What can we do about this problem? Well, what do you want? What are your goals on Facebook?
- If your goal is to punish others for having a viewpoint different from yours, then let ‘er rip. You can attack them for being Neanderthals and morons till the cows come home – it’s a free country, so far.
- If your goal is to change others’ opinions, it won’t happen by a Facebook proxy war of competing videos. But I have been wrong before.
- If your goal is to connect, then it is unlikely an angry, snarky post condemning the candidate, issue or Facebook Friend you oppose will have any desirable outcome. It is more likely to provoke a counter-response, especially if you attack the person and character of those supporting the other.
- If your goal is to express yourself, then more power to you. Facebook provides opportunity for self-expression and healthy vulnerability - the risk of identifying and revealing our unpleasant emotions. When we lean-into more subtle uncomfortable emotions (those beside anger), we deepen experience of all emotions - love, belonging, trust, joy and creativity. Anger is different - unbridled angry shares spur unintended consequences.
- If your goal is to seek validation for your point of view, you may not need to actually post it. A brief survey of friends’ posts will assure you that you and your positions have a lot of spirited support. Your redundancy may feel like piling on by some on the opposing side.

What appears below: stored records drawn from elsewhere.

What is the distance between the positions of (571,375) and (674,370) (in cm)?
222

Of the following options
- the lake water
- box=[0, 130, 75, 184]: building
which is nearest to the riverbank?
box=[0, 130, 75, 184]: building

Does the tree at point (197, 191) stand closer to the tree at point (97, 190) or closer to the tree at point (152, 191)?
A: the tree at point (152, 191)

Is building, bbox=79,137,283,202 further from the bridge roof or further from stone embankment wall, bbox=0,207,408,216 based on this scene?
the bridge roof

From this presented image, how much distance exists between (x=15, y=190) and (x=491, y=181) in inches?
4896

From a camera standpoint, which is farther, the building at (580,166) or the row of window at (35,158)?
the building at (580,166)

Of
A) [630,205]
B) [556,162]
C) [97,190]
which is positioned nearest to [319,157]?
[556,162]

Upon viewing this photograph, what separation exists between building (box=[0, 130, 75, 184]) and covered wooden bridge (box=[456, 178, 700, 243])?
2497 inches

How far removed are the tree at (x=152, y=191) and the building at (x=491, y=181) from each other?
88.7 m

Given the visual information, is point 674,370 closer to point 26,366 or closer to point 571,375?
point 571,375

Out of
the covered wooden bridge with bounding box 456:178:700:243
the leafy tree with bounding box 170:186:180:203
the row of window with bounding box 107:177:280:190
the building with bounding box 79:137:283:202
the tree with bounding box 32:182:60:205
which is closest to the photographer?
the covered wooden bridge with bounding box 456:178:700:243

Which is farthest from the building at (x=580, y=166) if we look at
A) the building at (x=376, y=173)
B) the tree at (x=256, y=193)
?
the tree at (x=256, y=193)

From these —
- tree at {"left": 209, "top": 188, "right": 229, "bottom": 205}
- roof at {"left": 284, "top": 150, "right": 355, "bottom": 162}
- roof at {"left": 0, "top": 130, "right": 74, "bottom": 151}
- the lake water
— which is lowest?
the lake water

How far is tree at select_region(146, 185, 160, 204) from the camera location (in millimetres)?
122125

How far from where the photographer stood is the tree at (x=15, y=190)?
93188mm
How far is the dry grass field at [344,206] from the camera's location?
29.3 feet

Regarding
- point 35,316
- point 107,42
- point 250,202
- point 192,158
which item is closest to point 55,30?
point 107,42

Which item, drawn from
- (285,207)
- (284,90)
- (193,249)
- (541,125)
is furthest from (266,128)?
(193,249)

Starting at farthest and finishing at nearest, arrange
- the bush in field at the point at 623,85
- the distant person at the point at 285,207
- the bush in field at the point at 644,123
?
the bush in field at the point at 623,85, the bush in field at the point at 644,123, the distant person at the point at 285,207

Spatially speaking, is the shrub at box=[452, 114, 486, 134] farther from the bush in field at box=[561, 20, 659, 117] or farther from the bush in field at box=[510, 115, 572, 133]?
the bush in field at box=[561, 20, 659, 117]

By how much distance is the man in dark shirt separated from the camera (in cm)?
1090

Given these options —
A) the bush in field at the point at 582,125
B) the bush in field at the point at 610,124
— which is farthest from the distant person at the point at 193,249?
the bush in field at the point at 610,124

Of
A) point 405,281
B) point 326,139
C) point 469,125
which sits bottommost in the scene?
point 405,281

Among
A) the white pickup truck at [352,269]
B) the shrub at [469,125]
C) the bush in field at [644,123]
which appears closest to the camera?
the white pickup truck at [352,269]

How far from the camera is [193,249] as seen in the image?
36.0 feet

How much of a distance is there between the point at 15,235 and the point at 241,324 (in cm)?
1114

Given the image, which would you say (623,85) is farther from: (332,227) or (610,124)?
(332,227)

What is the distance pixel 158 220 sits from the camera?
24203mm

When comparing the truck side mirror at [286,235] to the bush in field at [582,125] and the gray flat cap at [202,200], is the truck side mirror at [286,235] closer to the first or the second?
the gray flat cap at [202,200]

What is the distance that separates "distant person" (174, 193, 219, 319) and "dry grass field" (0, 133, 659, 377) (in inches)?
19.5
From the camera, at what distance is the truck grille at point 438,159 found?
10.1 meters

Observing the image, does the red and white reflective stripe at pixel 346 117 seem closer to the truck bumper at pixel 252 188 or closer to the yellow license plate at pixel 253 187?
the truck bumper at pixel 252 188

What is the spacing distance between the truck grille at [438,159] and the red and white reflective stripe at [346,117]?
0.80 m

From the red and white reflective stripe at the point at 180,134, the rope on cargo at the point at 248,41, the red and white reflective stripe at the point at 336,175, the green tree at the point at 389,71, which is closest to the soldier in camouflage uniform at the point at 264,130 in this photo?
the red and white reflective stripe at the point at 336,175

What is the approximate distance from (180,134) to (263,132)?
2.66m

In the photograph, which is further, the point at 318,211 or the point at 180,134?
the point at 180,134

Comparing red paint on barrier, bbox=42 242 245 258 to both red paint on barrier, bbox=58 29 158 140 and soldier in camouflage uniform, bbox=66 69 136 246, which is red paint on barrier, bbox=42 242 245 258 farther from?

- If your goal is to understand the people you love and thought you knew and now baffle you, then you could try “good faith curiosity”. Consider that others’ choices make complete sense to them, and there is a good chance they are not idiots. For example, you could ask why their choice makes sense to them. Good-naturedly explore: What is the essential value / principle underpinning their choices? Would you want to be “friends” with these people if they were complete dolts? So an approach of “I want to see this as you do…help me understand what makes her or his position make sense to you” may help remind you that these are likely to be thoughtful people who are likely to think differently than you.
Our “values” are often “nested”- what is outwardly important may not tell the whole story, what is most important might lie inside another expressed, somehow more tangible reason, like those Russian dolls. Our own nested values may be hidden from ourselves and need the kind illumination of another soul to bring them into consciousness. Sure, “he speaks his mind” or “she is smart and experienced” may matter. But the more significant, nested value, may be like “I am afraid” or “I am sad and ashamed of how our country is acting in the world” or “I am afraid for my kid’s future” or “I believe we need X because s/he has the power to inspire us when we are so close to despair.
Civil War histories are replete with accounts of “brother against brother” accounts- eruptions of irreconcilable differences within families who lived peaceably just prior to the war. The war precipitated a crisis of values. The war forced people i to take sides: family loyalty or personal integrity- acting in accord with one’s conscience, even if that means “betraying” my family. Many people I speak with today express a similar “crisis”- the sense that something is dangerously wrong and “I have to find my way of responding to this. It may require me holding my ground, what I believe to be right, even though that might alienate some of my Friends and family”.
As a family therapist with over 30 years of experience, I have discovered that unadorned “truths” rarely convince people of anything. People want to be heard and if possible, understood. They need to feel that their feelings matter.
This election has ignited feelings of danger and urgency for nation’s future. If we engage each other with curiosity and respect, we may judge each other less by the color of our states and affiliations and come to better understand each other by the content of our hopes and dreams. Who knows, we may discover we are stronger together and already pretty great.